* [GIVEN TEXT]:
------------------------

Like others in the agricultural industry, cotton producers faced pressure to implement more environmentally friendly production techniques. Retailers and manufacturers such as Esprit, O Wear, Eco Sport, and GAP called for an increased supply of organic cotton and began to market organic cotton products. In the 1980s, the United States accounted for only 3 percent of the world's farmland but almost 25 percent of the world's pesticide use. By 1997, the amount of overall pesticide used in the United States was down to 10 percent of worldwide usage. In 2003, 55 million pounds of pesticides were used on 12.8 million acres of cotton, putting cotton third in the nation for the amount of pesticides used.

Because organic cotton cost up to three times as much to produce as traditional cotton, customers buying the clothes manufactured with pure organic cotton were not pleased with the prices. After spiking to more than 25,000 acres in 1995, organic cotton farming dropped to 10,000 acres in 1996. Following this rise and fall, retailers and manufacturers introduced blended cotton clothing, which allowed customers the benefit of organic cotton while keeping the prices down. According to the Organic Trade Association's 1997-98 survey, more than 4 million pounds of organic cotton were grown in Arizona, California, Missouri, New Mexico, and Texas. Additionally, in 1997 revealed that more than 1 million pounds of organic cotton were purchased by Levi's, the world's largest apparel user of cotton. In 2005, certified organic cotton crops were planted on 6,577 acres within the country and accounted for sales of $275 million, representing a 55 percent increase from 2001 ($86 million) with Nike as the worldwide leader in organic cotton use. By 2009, sales of organic cotton in the United States had grown to $3.2 billon, according to Organic Exchange, a nonprofit organization. Retailers in the top ten for using organic cotton brands included Wal-Mart, C&A, Nike, H&M, and Zara.

------------------------

* [DATA PROVIDED]:
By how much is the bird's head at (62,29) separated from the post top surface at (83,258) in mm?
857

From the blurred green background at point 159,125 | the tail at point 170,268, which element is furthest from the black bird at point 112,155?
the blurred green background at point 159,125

------------------------

Update the cotton production text from the words "Like others in" through "of pesticides used.", changing "farmland" to "cropland". Rely only on the cotton production text.

* [TASK SOLUTION]:
Like others in the agricultural industry, cotton producers faced pressure to implement more environmentally friendly production techniques. Retailers and manufacturers such as Esprit, O Wear, Eco Sport, and GAP called for an increased supply of organic cotton and began to market organic cotton products. In the 1980s, the United States accounted for only 3 percent of the world's cropland but almost 25 percent of the world's pesticide use. By 1997, the amount of overall pesticide used in the United States was down to 10 percent of worldwide usage. In 2003, 55 million pounds of pesticides were used on 12.8 million acres of cotton, putting cotton third in the nation for the amount of pesticides used.